4. Candidate frame lists¶
For some experiments, it common that only a small fraction of the data from XFEL experiments is scientifically interesting (with the beam hitting the sample for example). To use our data storage facilities efficiently, we would like to filter the calibrated data and only store the interesting parts. (The full calibrated data set will be available for a short time only.) The raw data will be stored in full for now, but in the future it may be necessary to filter this data as well.

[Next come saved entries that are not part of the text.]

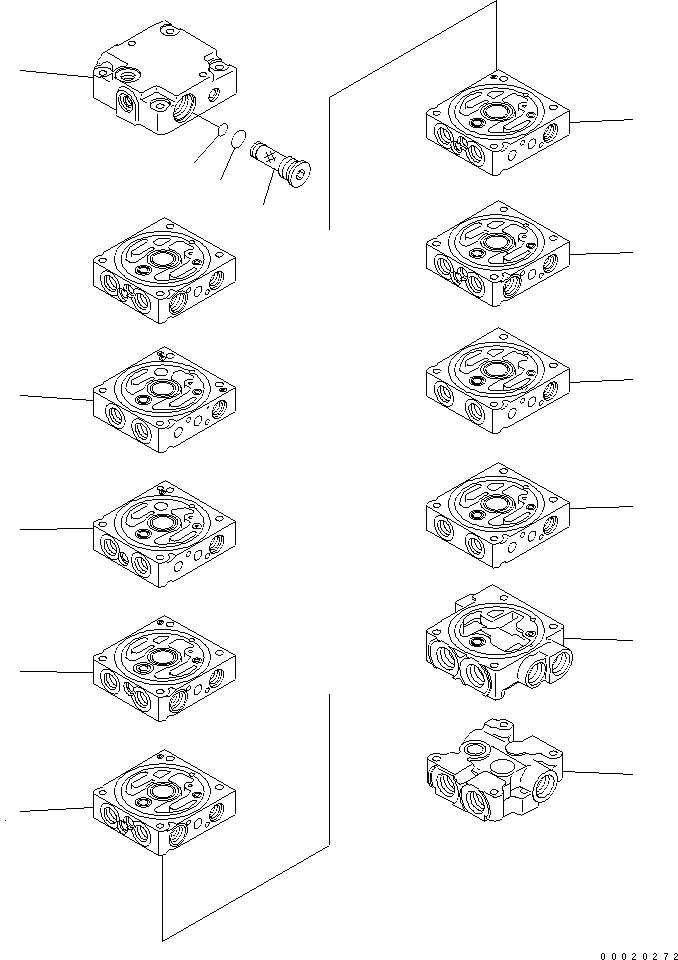 00020272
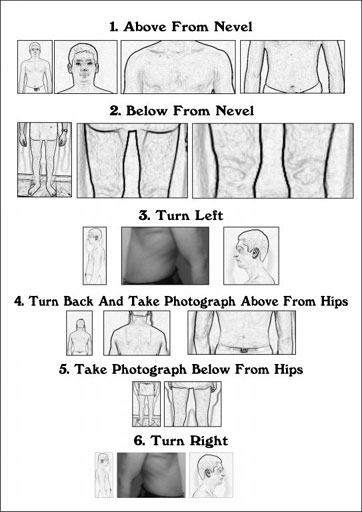 1. Above From Nevel

2. Below From Nevel

3. Turn Left

4. Turn Back And Take Photograph Above From Hips

5. Take Photograph Below From Hips

6. Turn Right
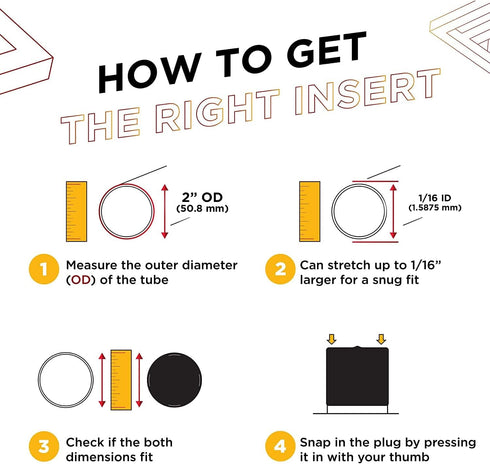 HOW TO GET
THE RIGHT INSERT

2” OD
(50.8 mm)

1/16 ID
(1.5875 mm)

1 Measure the outer diameter (OD) of the tube

2 Can stretch up to 1/16” larger for a snug fit

3 Check if the both dimensions fit

4 Snap in the plug by pressing it in with your thumb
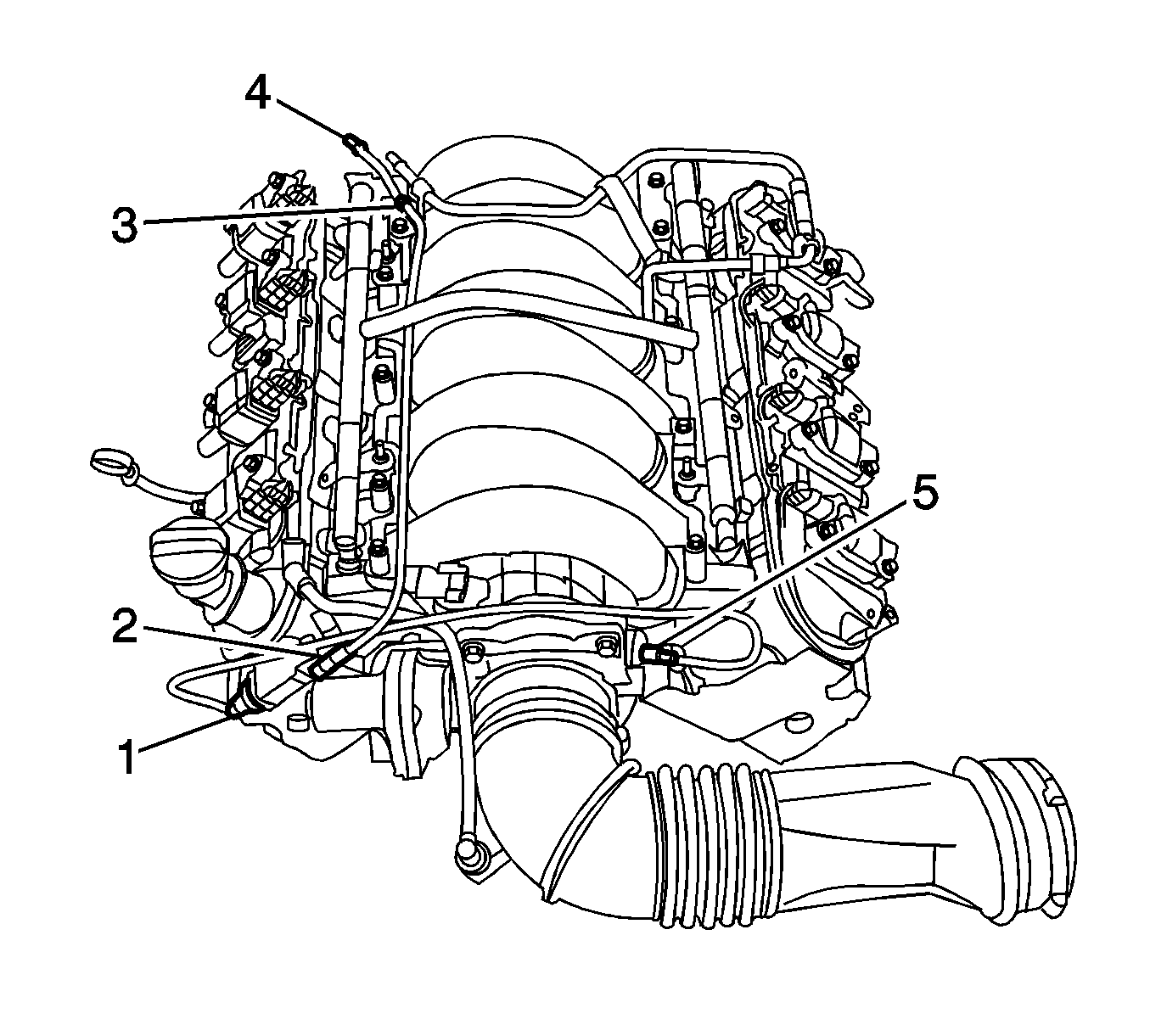 4
3
5
2
1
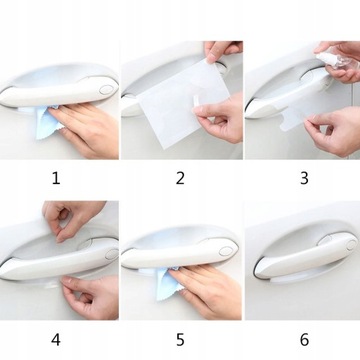 1

2

3

4

5

6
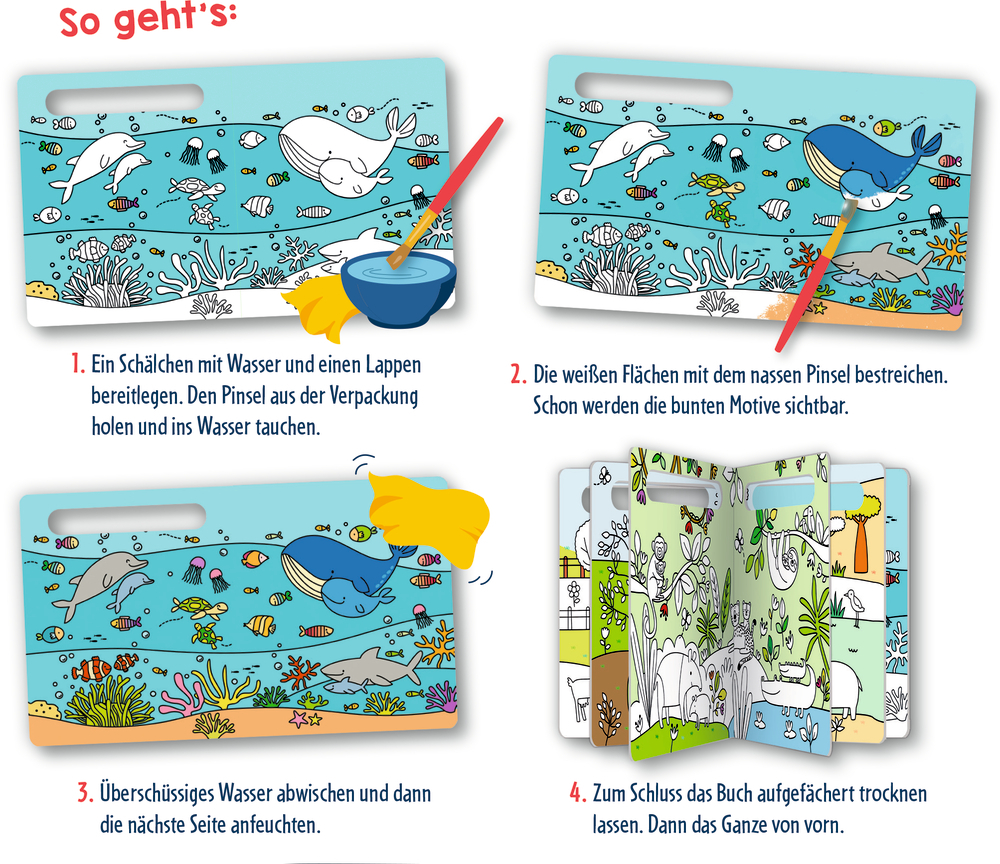 So geht's:

1. Ein Schälchen mit Wasser und einen Lappen bereitlegen. Den Pinsel aus der Verpackung holen und ins Wasser tauchen.

2. Die weißen Flächen mit dem nassen Pinsel bestreichen. Schon werden die bunten Motive sichtbar.

3. Überschüssiges Wasser abwischen und dann die nächste Seite anfeuchten.

4. Zum Schluss das Buch aufgefächert trocknen lassen. Dann das Ganze von vorn.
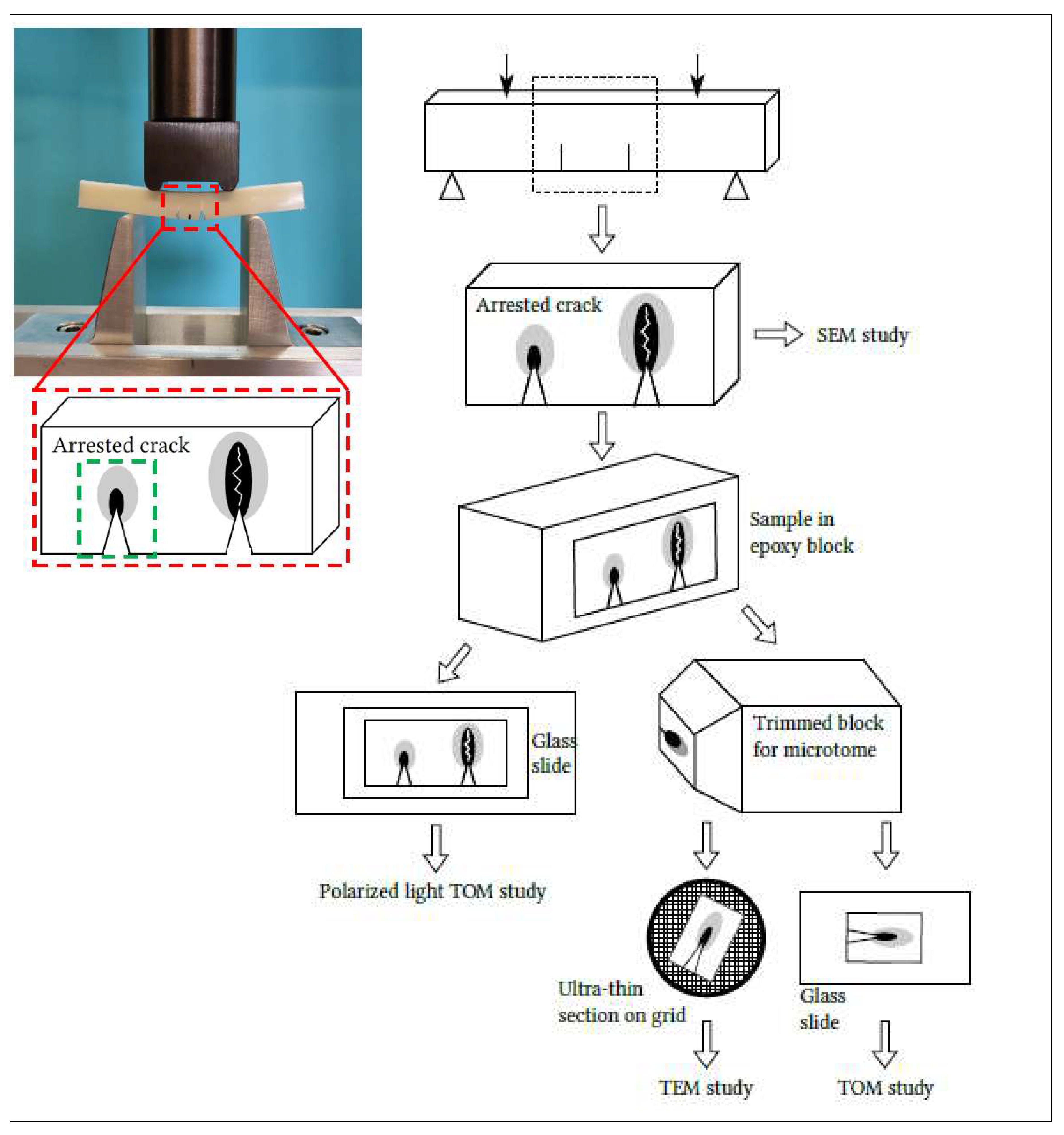 Arrested crack

Arrested crack

SEM study

Sample in epoxy block

Glass slide

Trimmed block for microtome

Polarized light TOM study

Ultra-thin section on grid

Glass slide

TEM study

TOM study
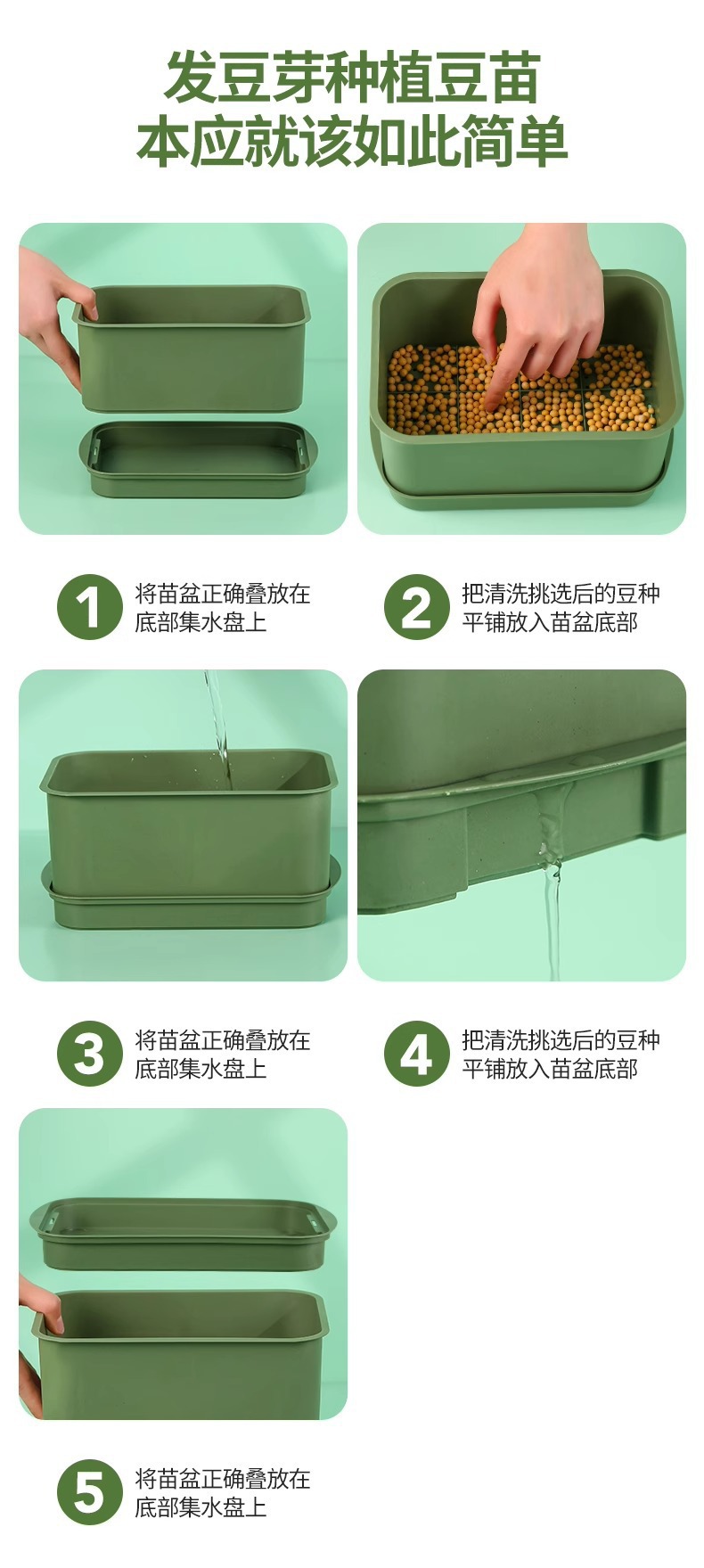 发豆芽种植豆苗
本应就该如此简单

1 将苗盆正确叠放在底部集水盘上

2 把清洗挑选后的豆种平铺放入苗盆底部

3 将苗盆正确叠放在底部集水盘上

4 把清洗挑选后的豆种平铺放入苗盆底部

5 将苗盆正确叠放在底部集水盘上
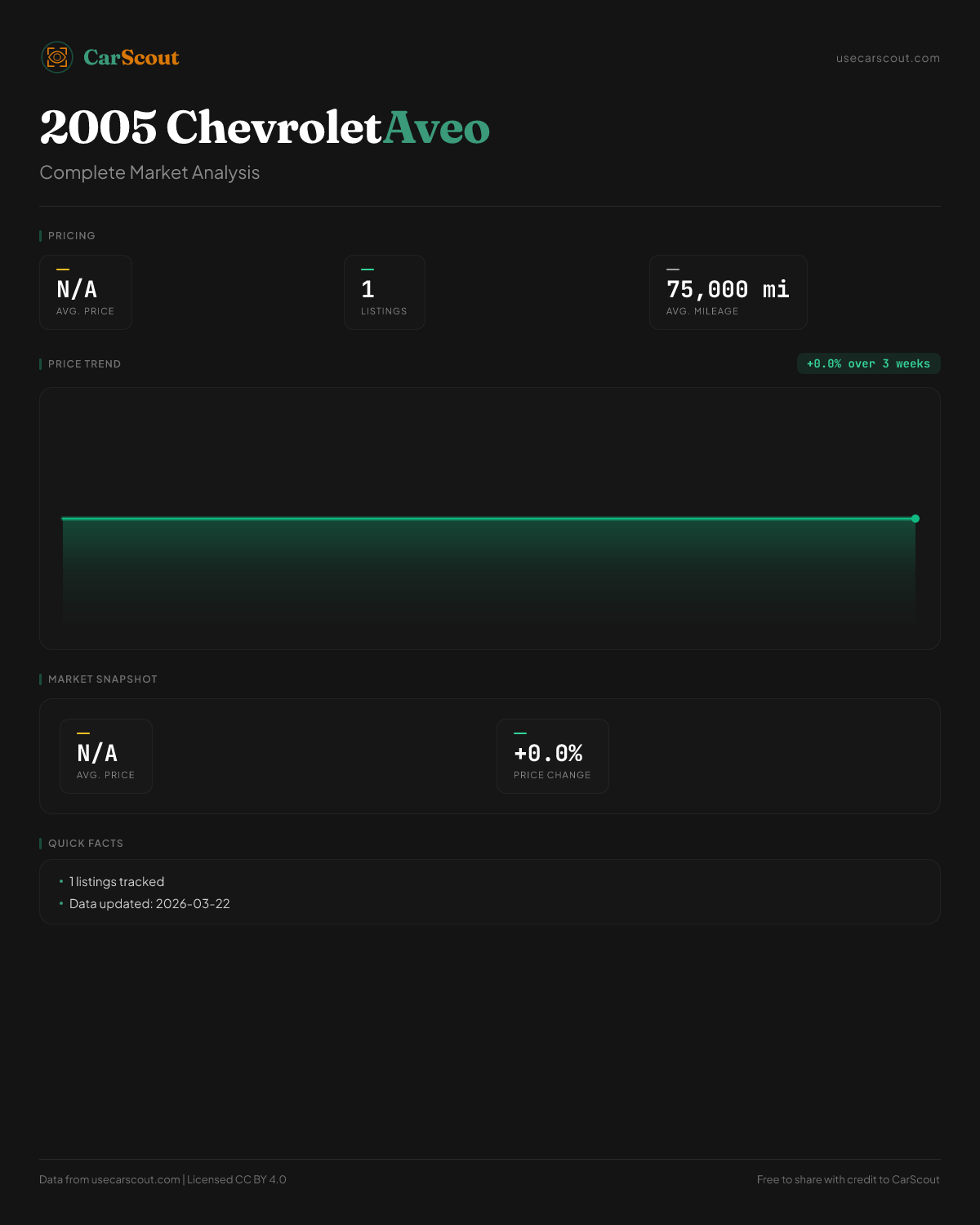 CarScout

usecarscout.com

2005 Chevrolet Aveo

Complete Market Analysis

PRICING

N/A
AVG. PRICE

1
LISTINGS

75,000 mi
AVG. MILEAGE

PRICE TREND

+0.0% over 3 weeks

MARKET SNAPSHOT

N/A
AVG. PRICE

+0.0%
PRICE CHANGE

QUICK FACTS

• 1 listings tracked
• Data updated: 2026-03-22

Data from usecarscout.com | Licensed CC BY 4.0

Free to share with credit to CarScout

We therefore work towards running analysis tools during experiments, to decide which frames are potentially interesting. (A frame is the unit of data coming from one detector exposure, across all detector modules. This corresponds to one X-ray pulse.) These tools should err on the side of including borderline frames, which may later be rejected by more specific algorithms.
4.3. The file format¶
This document describes a simple file format for such tools to declare which frames should be preserved and processed for later analysis. Specifically, it describes version 1.0 of the format.
The scope of this file is assumed to be one run and one detector.
4.4. Overall file format¶
Candidate frame list files are UTF-8 encoded text, with lines terminated by a single line-feed character (Unix style line endings).
Each file has a header section and a data section, separated by an empty line. No empty lines are allowed within the header or data sections. The file ends with a single newline.
4.5. Header section¶
The first line of the file is exactly
xfel.eu candidate-frame-list v1.0.
The version number within this will change if the format changes:
incrementing the first part indicates incompatible changes, and
incrementing the second part indicates compatible changes, such as
defining a new header.
Code reading these files should inspect the version number in this line, and fail if it cannot process that file version.
After the first line, the header may include comments, beginning each
comment line with a
Comments are ignored by code reading the file, but their use is encouraged
to document how the candidate frame list was generated:
e.g. which tool and which version produced the file,
along with any relevant input parameters.
No other headers are currently defined.
As described above, a blank line terminates the header section.
4.6. Data section¶
The data is in CSV format with no header row. There are two columns: train ID and pulse ID. The rows are not required to be in sorted order because trains may be dispatched to parallel workers which finish processing out of order.
4.6.1. Pulse ID¶
There are three ways to identify a frame within a train. In some situations these appear to be the same, but they are different, and it’s vital that all tools use the same one: pulse ID.
- Pulse ID: consistently identifies a pulse in chronological order.
image.pulseIdin the data coming from Karabo.
- Cell ID: identifies where a value was stored in the detector hardware before it was read out. These are consistent, but not necessarily in chronological order, because the detector may go back to the start and replace some values.
- Index in the data array: easy to compute, but not consistent, because any filtering changes the positions of data. Different tools also disagree on whether indexes start at 0 or 1.
A complete file may look like this:
xfel.eu candidate-frame-list v1.0 # Generated by acme-hitfinder 0.1 # Threshold=7 # SPB proposal 900099, run 22 987654321,0 987654321,24 987654322,3 987654322,63
Of course, real files will probably be much longer than this.